-------- Excerpt to read
Last Updated on September 22, 2023 by KnownSense
Autonomy in microservices refers to the degree of independence and self-sufficiency that each individual microservice possesses within a microservices architecture. This enhances the performance and reliability of the service and gives consumers more guarantees about the quality of service they can expect from it. Coupled with statelessness, autonomy also contributes to the overall availability and scalability of the service. With increased autonomy, the microservices architecture is less likely to experience failures or performance issues because of another microservice.
Ways to create Autonomous services
Now we will learn how we can make our microservices autonomous so that each service is independently changeable and deployable without affecting any other parts of our system in a negative way.
1. Loose Coupling
One of the key design approaches for this is loose coupling where we make sure each one of our microservices is independent from other services because they have limited knowledge about the inner workings, i.e. the code, within other services. The easiest way of achieving this is by having our microservices physically separate from each other by having them communicate with each other using the network and by using proven open network communication protocols like HTTP.
So just like when we’re using our mobile phones to browse the internet, using networks and HTTP, our upstream clients and our upstream services don’t need to know too much detail, i.e. the inner workings, of our downstream services that are providing all the data and functionality. And we especially don’t want our upstream client applications and our services to have special code or client libraries provided by our downstream service in order to talk to our downstream microservice because this will mean any changes to our downstream microservice might mean there are changes to the client library that our upstream services are using, and therefore, it will force our upstream services to also change when our downstream services change.
Luckily for us, open communication protocols like HTTP allow us to talk to downstream services without having to have any special code. Instead, we use normal standard web requests.
To further loosely couple our services, we need to ensure that when we do HTTP calls, we make the minimal amount of calls required in order to fetch data or to carry out a functionality with our downstream service instead of having chatty exchanges where we’re having to make multiple calls in order to fetch that one piece of data or to carry out that one piece of functionality. Chatty exchanges between applications is basically a sign that they are tightly coupled, i.e. they are intertwined. So if our downstream service changes, it’s likely that our upstream service will also likely have to change.
Also to make sure our microservices loosely coupled we need to ensure that they have their own data. They have their own dedicated database that’s not shared with any other microservice, and the only way to get each microservice’s data is to talk to the microservice itself.
2. Contracts and Interfaces
Another way of making sure our microservices are autonomous is by ensuring that calls that we’re making between our services, have stable requests and responses. These HTTP calls requests and responses remain stable even if our microservices themselves are changing. The format of these calls, are commonly referred to as the contract and the interfaces between our microservices. We always want to try and honor these contract and interfaces in terms of request format and response format so that when we change a specific microservice, any other client application or any other service calling that microservice doesn’t have to change.
The same applies to microservices that are talking to each other using asynchronous communication using components like a message broker, where contracts are the number of messages exchanged and the interface is the format of the message itself. We want to keep the format of the messages stable regardless of our microservices changing themselves.
Small changes, however, can sometimes be okay where we’re adding extra data. However, we should try and avoid breaking changes where the format of the data has changed or if we’ve omitted data. We should always try and honor our contracts and interfaces whilst we’re changing parts of our architecture.
Another way of making our contracts more stable and our microservices more autonomous is by making sure that we expose the minimal amount of data from our microservices. So if there’s any extra data that’s used within the inner workings of the microservice, only expose part of the data that’s actually required by the outside world of that microservice, and any inner working data you keep internally.
----------------
-------- Given data
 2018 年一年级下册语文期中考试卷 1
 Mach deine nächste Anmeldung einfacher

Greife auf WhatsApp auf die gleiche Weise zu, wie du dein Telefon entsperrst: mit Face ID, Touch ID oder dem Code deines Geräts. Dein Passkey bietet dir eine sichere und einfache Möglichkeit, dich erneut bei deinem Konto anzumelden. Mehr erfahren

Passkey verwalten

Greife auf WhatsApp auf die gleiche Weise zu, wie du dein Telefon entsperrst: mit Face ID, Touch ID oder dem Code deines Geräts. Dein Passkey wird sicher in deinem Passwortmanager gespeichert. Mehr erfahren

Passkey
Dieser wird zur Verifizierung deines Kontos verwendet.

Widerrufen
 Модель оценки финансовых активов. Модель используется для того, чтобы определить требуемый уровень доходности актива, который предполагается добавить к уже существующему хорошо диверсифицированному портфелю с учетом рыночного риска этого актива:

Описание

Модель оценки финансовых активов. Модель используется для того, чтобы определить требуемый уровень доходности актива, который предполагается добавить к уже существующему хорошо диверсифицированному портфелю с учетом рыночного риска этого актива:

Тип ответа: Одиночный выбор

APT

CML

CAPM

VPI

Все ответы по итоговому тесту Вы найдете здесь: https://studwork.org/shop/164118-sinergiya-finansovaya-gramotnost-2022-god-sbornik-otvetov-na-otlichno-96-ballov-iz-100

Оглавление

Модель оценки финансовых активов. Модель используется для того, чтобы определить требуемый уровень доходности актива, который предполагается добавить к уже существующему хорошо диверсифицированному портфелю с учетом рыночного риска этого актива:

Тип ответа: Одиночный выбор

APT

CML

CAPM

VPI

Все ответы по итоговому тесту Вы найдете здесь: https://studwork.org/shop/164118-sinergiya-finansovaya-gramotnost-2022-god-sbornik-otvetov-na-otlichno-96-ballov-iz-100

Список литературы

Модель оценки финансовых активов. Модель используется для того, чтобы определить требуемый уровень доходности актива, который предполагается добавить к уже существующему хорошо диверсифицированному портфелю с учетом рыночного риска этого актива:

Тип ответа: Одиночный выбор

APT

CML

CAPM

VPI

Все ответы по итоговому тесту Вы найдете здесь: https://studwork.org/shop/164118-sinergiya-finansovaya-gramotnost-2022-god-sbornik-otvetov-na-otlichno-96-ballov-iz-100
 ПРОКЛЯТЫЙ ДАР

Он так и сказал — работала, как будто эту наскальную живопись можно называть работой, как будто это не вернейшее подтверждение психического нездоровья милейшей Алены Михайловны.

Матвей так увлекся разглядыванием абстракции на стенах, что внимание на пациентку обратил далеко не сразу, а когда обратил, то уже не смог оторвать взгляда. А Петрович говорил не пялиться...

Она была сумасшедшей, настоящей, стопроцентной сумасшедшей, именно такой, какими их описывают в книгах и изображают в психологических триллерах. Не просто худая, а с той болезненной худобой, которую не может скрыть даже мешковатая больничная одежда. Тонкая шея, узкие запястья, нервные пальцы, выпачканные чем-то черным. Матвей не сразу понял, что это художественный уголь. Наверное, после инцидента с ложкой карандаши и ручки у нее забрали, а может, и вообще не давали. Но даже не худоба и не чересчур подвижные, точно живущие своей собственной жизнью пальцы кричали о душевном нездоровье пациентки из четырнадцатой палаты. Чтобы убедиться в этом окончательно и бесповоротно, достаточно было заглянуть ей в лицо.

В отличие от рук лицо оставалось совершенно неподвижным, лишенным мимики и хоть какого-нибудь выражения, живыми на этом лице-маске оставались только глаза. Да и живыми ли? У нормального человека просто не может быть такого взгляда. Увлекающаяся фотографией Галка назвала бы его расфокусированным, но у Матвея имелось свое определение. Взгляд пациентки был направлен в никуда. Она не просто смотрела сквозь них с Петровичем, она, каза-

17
----------------
Problem 1
Which qualities of a service does the microservices article say autonomy enhances or contributes to? List them all.
Problem 2
Carry on writing the article on autonomy in microservices from the point where it stops.
The data above is separate material and has nothing to do with the microservices article.

Exercise output 1
Performance, reliability, availability, and scalability.

Exercise output 2
3. Concurrent Development
Another way of making our microservices more autonomous with stable contract is by having specific teams own specific microservices. Not only will this encourage concurrent development, but it will force our teams to work in a collaborative way in order to agree and discuss contract for each of their microservices exposes to other microservices.
4. Backwards Compatibility
If there are breaking changes, it will also force other teams to work together to ensure that there’s backwards compatibility. And having backward compatible microservices basically means when we release new versions of our microservices with the contracts that potentially have breaking changes, our client applications or client services, that user‑changed microservices, are not affected because our microservices are backward compatible in that they still support and provide the older versions of the contracts and interfaces. So that means our upstream clients and services that are consuming a change to downstream microservices don’t have to actually change.
So the first thing you need as part of your microservices’ backwards compatibility strategy is to have a versioning strategy for your microservices to communicate what kind of change you’ve made to that microservice. A really good versioning strategy for this is known as semantic versioning strategy, which basically uses three digits to communicate if you’ve made a breaking change to your microservice, where the consumers of that microservice will have to change, or if you’ve made a change that’s compatible with all existing consumers. But the key part of your backwards compatibility strategy is for your microservices to have the ability to support both the old functionality, the old contracts and interfaces, as well as the new changed contracts and interfaces, as well as the functionality and data. The good news is this is quite easily achievable when we’re using microservices which are HTTP‑based APIs. We can easily have duplicate endpoints which are separated by version numbers.
For example version 6 might provide the old functionality, which is compatible with most of your consumers, and you might have a new version of that endpoint with version 7, which provides that breaking change. And the same applies to microservices that listen out for messages on a message broker. Our microservices can easily support multiple versions of a specific functionality. In the message broker case, we can check the message to see what version we’re actually targeting, and then within our microservice, we can easily process that message using that specific version of the code.
5. Stateless
Another key design approach in order to achieve autonomous microservices is to have microservices instances that are stateless in that they don’t have any in‑memory data that’s required to process related requests. I should basically have the ability to replace any one of my microservices without having to worry about what’s actually in the memory of each one of those microservice instances. If you do need state data, the best way to do this is to include extra information within your request, like, for example, IDs that can be used to pull out extra data out of the databases that the microservices own.
6. Conceptual Microservice
Another thing worth mentioning was we’re talking about how to make our microservices independently changeable and deployable, is that our microservices might not be a single application. Our microservices might be a conceptual microservice which actually includes multiple applications. So, for example, it might feature an application which is the HTTP API part of your conceptual microservice, but there might also be another application as part of that conceptual microservice which is responsible for listening out for messages from a message queue from a message broker. But the key thing is the idea is the same. Your conceptual microservice should be independently changeable and deployable. It should have its own database that’s only accessible by the apps within that conceptual microservice, and it’s a database that’s not directly shared with anything else.
However, it’s essential to strike a balance between autonomy and coordination in a microservices architecture. While autonomy is critical for development speed and independence, there must be mechanisms in place for communication, integration, monitoring, and governance to ensure that the overall system functions cohesively and meets business objectives. Properly managing the trade-offs between autonomy and coordination is key to the success of a microservices-based application.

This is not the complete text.